Dans la chambre de Wanda, Pedro Costa. Portugal, Allemagne-Italie-Suisse, 2001, 170 minutes.
Le quartier cap-verdien de Fontainhas à Lisbonne est en cours de démolition. Les bulldozers réduisent en tas de gravats les vieilles maisons. Des hommes font s’écrouler des pas de mur à coup de masse. Un travail qui prend du temps. On n’en verra pas la fin dans le film. Pourtant il dure presque trois heures et le réalisateur a filmé le quartier pendant deux ans.

Fontainhas, un quartier de plus de 5000 habitants qui doivent partir ailleurs. On ne saura jamais où. Mais on les voit rassembler les quelques affaires qu’ils peuvent emporter, un peu de vaisselles, quelques vêtements. Des habitants que l’on croise dans des ruelles étroites, autour d’un feu improvisé où l’on dépose un gros chaudron. Il y a quelques enfants. Ils ne semblent pas être engagés dans des jeux. Les adultes que nous suivons dans le film, eux, s’adonnent pratiquement tous à la drogue, à toutes les drogues possibles, même les plus inimaginables.

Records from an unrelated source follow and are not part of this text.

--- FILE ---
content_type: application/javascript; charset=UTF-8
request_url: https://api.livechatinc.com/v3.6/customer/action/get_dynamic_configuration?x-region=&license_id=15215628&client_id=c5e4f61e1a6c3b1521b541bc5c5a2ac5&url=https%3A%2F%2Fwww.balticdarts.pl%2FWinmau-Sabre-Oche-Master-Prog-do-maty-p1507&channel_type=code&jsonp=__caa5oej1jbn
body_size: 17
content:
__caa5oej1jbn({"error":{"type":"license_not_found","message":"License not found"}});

Le cinéaste nous introduit dans une de ces habitations condamnées dont on ne voit pratiquement que la chambre. C’est là que vit Wanda. Cette Wanda, c’est Wanda Duerte, l’actrice principale du précédent film de Costa, Ossos. Ici elle joue son propre rôle. C’est-à-dire qu’elle ne joue pas. Elle vit dans sa chambre. Elle n’en sort que pour essayer de vendre des salades ou des choux aux habitants du quartier. La plupart n’achètent pas parce qu’ils n’ont pas d’argent. De toute façon Wanda sort rarement de sa chambre. Elle reste le plus souvent allongée sur son lit, bavardant de tout et de rien avec sa sœur Zita, sa compagne de dope. Elle fume sans arrêt, tousse, crache, vomit. Elle a du mal, à respirer. Peu importe. Comme tous les junkies elle ne peut pas se passer de drogue. Comme les quelques visiteurs qui viennent la voir et qu’elle essaie d’aider. « C’est la vie qu’on a voulu » dit-elle. « C’est la vie qu’on est obligé de vivre » répond le jeune noir assis devant elle.

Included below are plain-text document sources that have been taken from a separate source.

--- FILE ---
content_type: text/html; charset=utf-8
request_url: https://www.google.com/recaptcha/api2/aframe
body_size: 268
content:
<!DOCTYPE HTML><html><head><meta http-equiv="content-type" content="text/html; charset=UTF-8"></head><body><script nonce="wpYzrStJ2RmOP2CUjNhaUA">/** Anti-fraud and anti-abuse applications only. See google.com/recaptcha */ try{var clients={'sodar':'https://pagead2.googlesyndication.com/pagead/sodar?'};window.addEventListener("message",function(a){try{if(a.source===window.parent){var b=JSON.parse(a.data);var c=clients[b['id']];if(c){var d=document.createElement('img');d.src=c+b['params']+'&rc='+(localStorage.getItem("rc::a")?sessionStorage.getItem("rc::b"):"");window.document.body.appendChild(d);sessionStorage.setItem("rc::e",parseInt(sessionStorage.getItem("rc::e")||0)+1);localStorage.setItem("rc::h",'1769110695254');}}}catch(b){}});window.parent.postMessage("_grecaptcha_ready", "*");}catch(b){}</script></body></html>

La totalité du film est réalisé en plans fixes, souvent très longs. Le plus souvent l’image est sombre. Les pièces ne sont éclairées que par des bougies. Le cinéaste utilise une petite caméra mini DV, qui lui permet de passer quasiment inaperçu. Dans les pièces comme la chambre de Wanda, il n’y a aucun recul. Les cadrages seront donc toujours les mêmes. Ceux qui sont filmés, qui ont accepté d’être filmés, ne prêtent aucune attention à cette présence qui s’insinue dans leur intimité, une intimité qu’ils ne semblent pas vouloir préserver, comme si elle ne valait pas la peine de rester personnelle. Le cinéaste ne perturbe rien. Il se contente de filmer toujours les mêmes scènes, les mêmes gestes (prendre de la drogue), les mêmes actions dérisoires ou absurdes, comme le « Rouquin » qui s’applique à balayer la pièce qui va être détruite dans les jours qui viennent.
Dans la chambre de Wanda n’est pas un film intimiste. Cette chambre est à elle seule un monde. Le monde de la drogue, mais aussi celui de la misère. Un monde que les villes modernes s’efforcent de faire disparaître de leur paysage.